Словно ее озарило и до нутра пронзило этим закатным предвечерним сиянием. Ей плакать захотелось, но не от обиды, а неизвестно отчего. Она убежала в свой деревянный дом, где полно было соседей, забилась в чулан, облюбованный ею для жизни, и стала вглядываться в осколки зеркала, найденного ею на местной помойке. Вот это ее лицо? Узкие светлые глаза смотрели удивленно. Она некрасивая? Ее никто не полюбит? А разве не о любви ей сказало это мощное пламенное сияние? Не о чем-то самом сокровенном и настоящем?
Но и это сильнейшее переживание потом куда-то ушло, испарилось.
Странно, в эпоху энергичных комсомолок, бурных собраний, пионерских слетов, призывов, пламенных речей, бесконечной борьбы с врагами она жила тихо и по-прежнему как во сне. И вся эта внешняя бурная возня словно бы ее не касалась. Она не лезла наверх, жила незаметно, и ее не трогали. Она почти что выпала из времени. Случайно, по какому-то наитию, поступила в элитный институт, где преподавали такие «нежизненные» (по выражению матери) предметы, как литература и философия.
И вот тут Гусман, читавший спецкурс по теории искусства, ее зажег, пробудил (как потом оказалось – на свою голову). Чем? Философией? О нет! Безумной горячностью своей «строгой логики», бесконечным обаянием дыбом стоящих черных волос и странной полуулыбкой в уголке губ.
Оказалось, что и в ней давно копилась какая-то бурная и страстная энергия. Что она любит линии, цветные пятна и слова. Что она может часами разглядывать человеческие лица в электричке и упивается внутренним ритмом, загадочным свечением, мощным напором какого-нибудь эрмитажного «Святого Себастьяна».
И еще она бесстрашно вступается за правду, ненавидит фальшь и ложь во всех их проявлениях. Но интуитивно она не лезла в политику, ощущая, что там не найдет того обжигающего свечения, которое заново открыл ей Григорий Гусман, молодой преподаватель, невероятно живой и умный каким-то особым, облагороженным чувством, умом.
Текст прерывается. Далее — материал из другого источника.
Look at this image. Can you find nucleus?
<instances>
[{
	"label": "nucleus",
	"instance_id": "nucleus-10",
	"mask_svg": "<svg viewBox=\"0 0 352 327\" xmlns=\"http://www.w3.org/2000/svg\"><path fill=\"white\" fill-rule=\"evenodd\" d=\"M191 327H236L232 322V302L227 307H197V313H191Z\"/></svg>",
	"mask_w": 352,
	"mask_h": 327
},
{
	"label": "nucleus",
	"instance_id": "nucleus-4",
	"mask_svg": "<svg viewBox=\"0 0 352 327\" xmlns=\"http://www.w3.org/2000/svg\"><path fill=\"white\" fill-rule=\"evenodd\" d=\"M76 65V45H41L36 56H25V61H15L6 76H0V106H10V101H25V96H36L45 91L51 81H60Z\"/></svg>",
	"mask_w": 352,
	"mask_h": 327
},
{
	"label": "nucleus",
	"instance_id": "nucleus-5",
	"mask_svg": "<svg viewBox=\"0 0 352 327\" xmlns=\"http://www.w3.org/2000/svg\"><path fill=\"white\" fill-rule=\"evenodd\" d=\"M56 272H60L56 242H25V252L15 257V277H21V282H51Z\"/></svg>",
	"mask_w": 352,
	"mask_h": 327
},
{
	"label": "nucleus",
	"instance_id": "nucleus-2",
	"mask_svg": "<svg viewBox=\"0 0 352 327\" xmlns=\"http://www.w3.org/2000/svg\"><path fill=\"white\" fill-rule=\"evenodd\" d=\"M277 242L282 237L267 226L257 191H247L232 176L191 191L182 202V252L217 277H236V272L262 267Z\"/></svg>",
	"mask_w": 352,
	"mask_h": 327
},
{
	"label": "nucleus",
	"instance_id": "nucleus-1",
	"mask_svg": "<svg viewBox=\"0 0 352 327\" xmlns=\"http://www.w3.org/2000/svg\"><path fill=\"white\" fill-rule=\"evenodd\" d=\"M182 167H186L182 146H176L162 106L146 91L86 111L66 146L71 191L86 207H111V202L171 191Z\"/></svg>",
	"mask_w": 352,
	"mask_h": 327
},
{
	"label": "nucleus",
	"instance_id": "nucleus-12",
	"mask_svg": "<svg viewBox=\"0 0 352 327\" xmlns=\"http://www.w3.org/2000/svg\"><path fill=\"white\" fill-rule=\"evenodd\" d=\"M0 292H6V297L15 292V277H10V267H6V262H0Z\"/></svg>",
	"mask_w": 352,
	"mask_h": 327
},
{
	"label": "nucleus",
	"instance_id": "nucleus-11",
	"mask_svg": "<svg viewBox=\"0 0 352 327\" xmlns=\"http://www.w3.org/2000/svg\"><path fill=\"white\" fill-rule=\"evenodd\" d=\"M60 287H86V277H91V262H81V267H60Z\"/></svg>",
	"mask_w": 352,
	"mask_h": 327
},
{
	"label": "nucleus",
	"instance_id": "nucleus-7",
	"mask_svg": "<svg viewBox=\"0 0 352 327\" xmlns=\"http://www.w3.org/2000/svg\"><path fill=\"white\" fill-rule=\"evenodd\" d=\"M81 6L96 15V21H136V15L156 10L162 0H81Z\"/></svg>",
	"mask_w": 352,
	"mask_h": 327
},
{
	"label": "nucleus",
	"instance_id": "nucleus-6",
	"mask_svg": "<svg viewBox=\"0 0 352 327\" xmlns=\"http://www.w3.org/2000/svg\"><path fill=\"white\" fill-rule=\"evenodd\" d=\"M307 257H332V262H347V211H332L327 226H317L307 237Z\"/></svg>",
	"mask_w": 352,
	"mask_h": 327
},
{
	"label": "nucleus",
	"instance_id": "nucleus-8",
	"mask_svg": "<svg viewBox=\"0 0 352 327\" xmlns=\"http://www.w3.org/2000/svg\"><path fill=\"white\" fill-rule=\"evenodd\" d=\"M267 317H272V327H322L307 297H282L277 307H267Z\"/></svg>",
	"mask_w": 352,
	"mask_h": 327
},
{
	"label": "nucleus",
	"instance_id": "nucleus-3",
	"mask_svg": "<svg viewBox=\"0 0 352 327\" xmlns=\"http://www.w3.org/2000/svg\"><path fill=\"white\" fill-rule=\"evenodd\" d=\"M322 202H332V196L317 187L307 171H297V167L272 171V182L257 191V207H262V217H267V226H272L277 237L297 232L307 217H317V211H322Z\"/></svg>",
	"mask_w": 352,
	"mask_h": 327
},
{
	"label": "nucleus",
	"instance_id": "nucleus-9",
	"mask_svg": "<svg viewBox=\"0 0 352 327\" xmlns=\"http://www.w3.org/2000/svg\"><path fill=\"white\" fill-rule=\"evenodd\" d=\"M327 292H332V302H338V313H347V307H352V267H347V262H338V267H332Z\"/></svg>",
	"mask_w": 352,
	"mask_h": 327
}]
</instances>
И даже его марксизм был омыт такими чистыми струями ума, что казался юным и прекрасным, почти столь же прельстительным, как при своем головокружительном начале.
Она посещала его лекции не только на своем, но и на параллельном курсе. И он, ну да, он запомнил эту невысокую, смущенную, неловко улыбающуюся студентку, некрасивую, умненькую. Все ее вопросы были по делу. Все ее учебные работы отличались отточенностью мысли и элегантностью формы. Откуда бы это?
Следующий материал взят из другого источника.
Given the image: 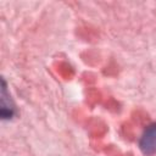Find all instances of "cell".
<instances>
[{
    "label": "cell",
    "instance_id": "1",
    "mask_svg": "<svg viewBox=\"0 0 156 156\" xmlns=\"http://www.w3.org/2000/svg\"><path fill=\"white\" fill-rule=\"evenodd\" d=\"M139 146L144 155L150 156V155L156 154V123L150 124L145 129L140 139Z\"/></svg>",
    "mask_w": 156,
    "mask_h": 156
},
{
    "label": "cell",
    "instance_id": "2",
    "mask_svg": "<svg viewBox=\"0 0 156 156\" xmlns=\"http://www.w3.org/2000/svg\"><path fill=\"white\" fill-rule=\"evenodd\" d=\"M15 115V106L9 98L7 90H6V83L4 79H1V108H0V116L2 119H10Z\"/></svg>",
    "mask_w": 156,
    "mask_h": 156
}]
</instances>
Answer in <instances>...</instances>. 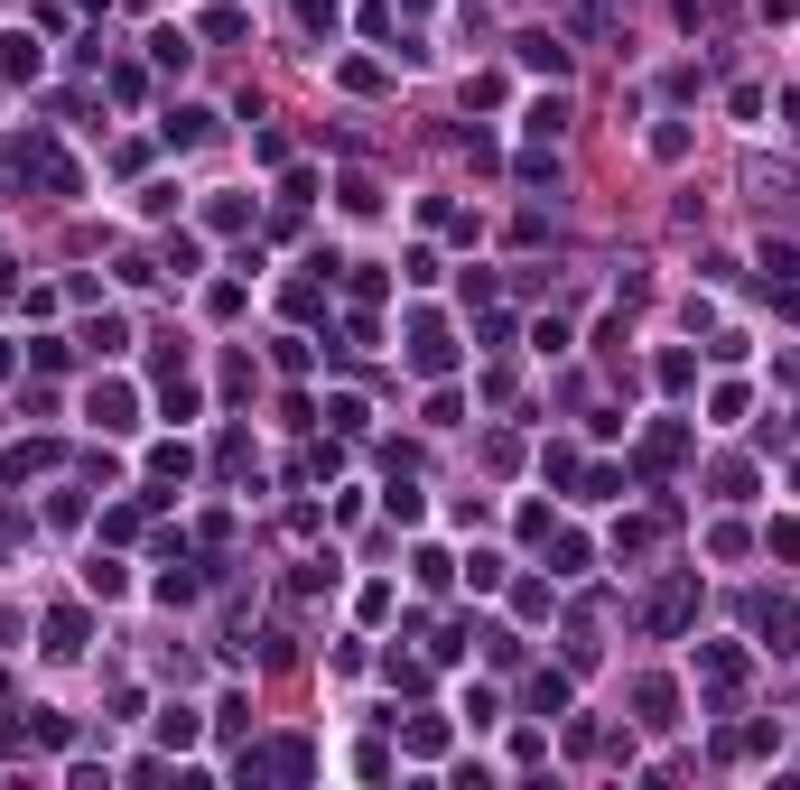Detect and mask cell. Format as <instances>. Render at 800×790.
Masks as SVG:
<instances>
[{"instance_id":"cell-13","label":"cell","mask_w":800,"mask_h":790,"mask_svg":"<svg viewBox=\"0 0 800 790\" xmlns=\"http://www.w3.org/2000/svg\"><path fill=\"white\" fill-rule=\"evenodd\" d=\"M187 465H196L187 446H159V456H149V474H159V484H187Z\"/></svg>"},{"instance_id":"cell-15","label":"cell","mask_w":800,"mask_h":790,"mask_svg":"<svg viewBox=\"0 0 800 790\" xmlns=\"http://www.w3.org/2000/svg\"><path fill=\"white\" fill-rule=\"evenodd\" d=\"M409 753H447V725H437V717H409Z\"/></svg>"},{"instance_id":"cell-12","label":"cell","mask_w":800,"mask_h":790,"mask_svg":"<svg viewBox=\"0 0 800 790\" xmlns=\"http://www.w3.org/2000/svg\"><path fill=\"white\" fill-rule=\"evenodd\" d=\"M466 586H475V595L503 586V559H494V549H475V559H466Z\"/></svg>"},{"instance_id":"cell-16","label":"cell","mask_w":800,"mask_h":790,"mask_svg":"<svg viewBox=\"0 0 800 790\" xmlns=\"http://www.w3.org/2000/svg\"><path fill=\"white\" fill-rule=\"evenodd\" d=\"M763 549H772V559H800V521H772V531H763Z\"/></svg>"},{"instance_id":"cell-7","label":"cell","mask_w":800,"mask_h":790,"mask_svg":"<svg viewBox=\"0 0 800 790\" xmlns=\"http://www.w3.org/2000/svg\"><path fill=\"white\" fill-rule=\"evenodd\" d=\"M689 614V576H670V586L652 595V632H670V623H680Z\"/></svg>"},{"instance_id":"cell-4","label":"cell","mask_w":800,"mask_h":790,"mask_svg":"<svg viewBox=\"0 0 800 790\" xmlns=\"http://www.w3.org/2000/svg\"><path fill=\"white\" fill-rule=\"evenodd\" d=\"M205 130H215V112H205V102H177L168 112V149H196Z\"/></svg>"},{"instance_id":"cell-5","label":"cell","mask_w":800,"mask_h":790,"mask_svg":"<svg viewBox=\"0 0 800 790\" xmlns=\"http://www.w3.org/2000/svg\"><path fill=\"white\" fill-rule=\"evenodd\" d=\"M763 632H772V651H800V604L772 595V604H763Z\"/></svg>"},{"instance_id":"cell-1","label":"cell","mask_w":800,"mask_h":790,"mask_svg":"<svg viewBox=\"0 0 800 790\" xmlns=\"http://www.w3.org/2000/svg\"><path fill=\"white\" fill-rule=\"evenodd\" d=\"M699 679H708L717 698H735V689H744V651H735V642H699Z\"/></svg>"},{"instance_id":"cell-11","label":"cell","mask_w":800,"mask_h":790,"mask_svg":"<svg viewBox=\"0 0 800 790\" xmlns=\"http://www.w3.org/2000/svg\"><path fill=\"white\" fill-rule=\"evenodd\" d=\"M559 121H567V102L550 93V102H531V112H522V130H531V140H559Z\"/></svg>"},{"instance_id":"cell-9","label":"cell","mask_w":800,"mask_h":790,"mask_svg":"<svg viewBox=\"0 0 800 790\" xmlns=\"http://www.w3.org/2000/svg\"><path fill=\"white\" fill-rule=\"evenodd\" d=\"M47 651H57V661H75V651H85V614H57V623H47Z\"/></svg>"},{"instance_id":"cell-6","label":"cell","mask_w":800,"mask_h":790,"mask_svg":"<svg viewBox=\"0 0 800 790\" xmlns=\"http://www.w3.org/2000/svg\"><path fill=\"white\" fill-rule=\"evenodd\" d=\"M522 66H531V75H567V47L531 29V38H522Z\"/></svg>"},{"instance_id":"cell-10","label":"cell","mask_w":800,"mask_h":790,"mask_svg":"<svg viewBox=\"0 0 800 790\" xmlns=\"http://www.w3.org/2000/svg\"><path fill=\"white\" fill-rule=\"evenodd\" d=\"M531 717H567V679H550V670L531 679Z\"/></svg>"},{"instance_id":"cell-14","label":"cell","mask_w":800,"mask_h":790,"mask_svg":"<svg viewBox=\"0 0 800 790\" xmlns=\"http://www.w3.org/2000/svg\"><path fill=\"white\" fill-rule=\"evenodd\" d=\"M345 215H382V187H373V177H345Z\"/></svg>"},{"instance_id":"cell-8","label":"cell","mask_w":800,"mask_h":790,"mask_svg":"<svg viewBox=\"0 0 800 790\" xmlns=\"http://www.w3.org/2000/svg\"><path fill=\"white\" fill-rule=\"evenodd\" d=\"M38 465H57V446H10V456H0V474H10V484H29Z\"/></svg>"},{"instance_id":"cell-2","label":"cell","mask_w":800,"mask_h":790,"mask_svg":"<svg viewBox=\"0 0 800 790\" xmlns=\"http://www.w3.org/2000/svg\"><path fill=\"white\" fill-rule=\"evenodd\" d=\"M409 363H419V373H447V363H456V345H447L437 316H409Z\"/></svg>"},{"instance_id":"cell-3","label":"cell","mask_w":800,"mask_h":790,"mask_svg":"<svg viewBox=\"0 0 800 790\" xmlns=\"http://www.w3.org/2000/svg\"><path fill=\"white\" fill-rule=\"evenodd\" d=\"M131 409H140V401H131L121 382H93V401H85V418H93V428H112V437L131 428Z\"/></svg>"}]
</instances>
Ей самой элегантности явно не хватало, чего нельзя было списать только на бедность. Бедны были практически все студентки. Но как-то исхитрялись походить на звезд немого кино в удешевленном варианте Эллочки-людоедки.
И он разочарованно смотрел на ее серенький, вытянутый, с широкими накладными плечами шерстяной жакет и бледное, серьезное лицо, почти закрытое большими очками.